Hey there. I have been batteling with a problem with my computer for a week or so, and after some helpful pointers in this thread:
http://www.techsupportforum.com/f10/windows-installation-crashes-332282.html ,
i think it might be my PSU that is too weak for my system. Anyway, as i wrote in that thread i have got an Arctic Cooling Silentium T1 chassi. It came with a build in Seasonic PSU @ 350W and has a very special Layout:

http://data.fuskbugg.se/skalman01/-----chassi.jpg

As you can see the PSU is located in the front of the chassi with a muffler for the HDD that's connected to it. So now i'm thinking i have to change the PSU. But how do i go about doing that in this chassi? Is it even possible or do i have to buy a whole new chassi aswell? I was told i should post a thread in this forum instead, and i'm sure you guys can help me with this. So my question is:

Can i change the PSU in this chassi to a new one without any difficulties or do i have to buy a new one? 

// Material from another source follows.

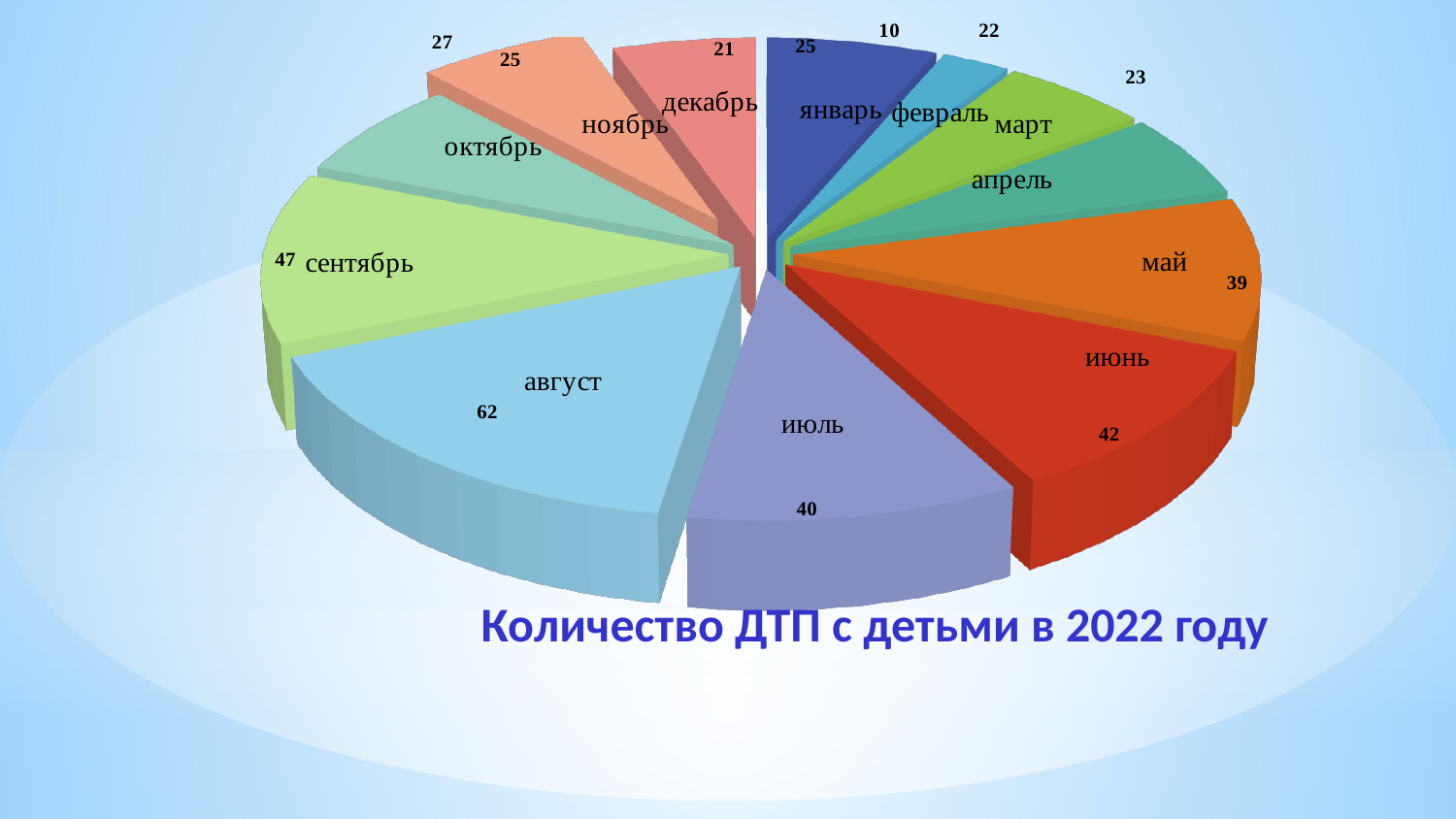
What is the value for сентябрь? 47 Which month has the smallest slice? февраль What is the value for август? 62 What is the difference between the values for июнь and май? 3 What is the difference between the values for август and сентябрь? 15 Which is larger, the value for июнь or the value for июль? июнь Which month has the largest slice? август What is the value for февраль? 10 What is the title of the chart? Количество ДТП с детьми в 2022 году How many slices (months) does the pie chart have? 12 What kind of chart is shown on the slide? Pie chart What is the value for май? 39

All help is greatly appriciated! Thanks!
/Max


----------



## Old Rich (May 31, 2007)

Hard to tell from the photo . . can you post the model number for the Seasonic?


----------



## dai (Jul 2, 2004)

it looks like a standard atx 
a corsair 550w should slot straight in and be sufficient for what you have
if you plan further upgrades go for higher wattage now to avoid paying out again


----------



## m4xx0r (Jan 6, 2009)

simpswr said:


> Hard to tell from the photo . . can you post the model number for the Seasonic?


It's Seasonic SS-350ATC Active PFC

Hai:

Okay thanks. But since this in the only computer i've built i don't know much about other chassis. And since the PSU is pretty far away from the back panel, the current PSU has a quite long "cord" as extension so that the connector for the power cord reaches all the way to the back panel(horrible explanation, sorry. I'll draw a picture to try and explain it instead ) 

http://data.fuskbugg.se/skalman01/Chassi2.jpg

I hope you understand. Anyway, i wonder if other PSU's have the same, long cord or if this will create a problem. 

Thanks


----------



## Old Rich (May 31, 2007)

Here are more photos of the PSU . . the power cord extension may be hard to duplicate.

http://www.badcaps.net/forum/showthread.php?t=1206


----------



## dai (Jul 2, 2004)

it would be easier just to change cases you can usually pick one up secondhand cheap


----------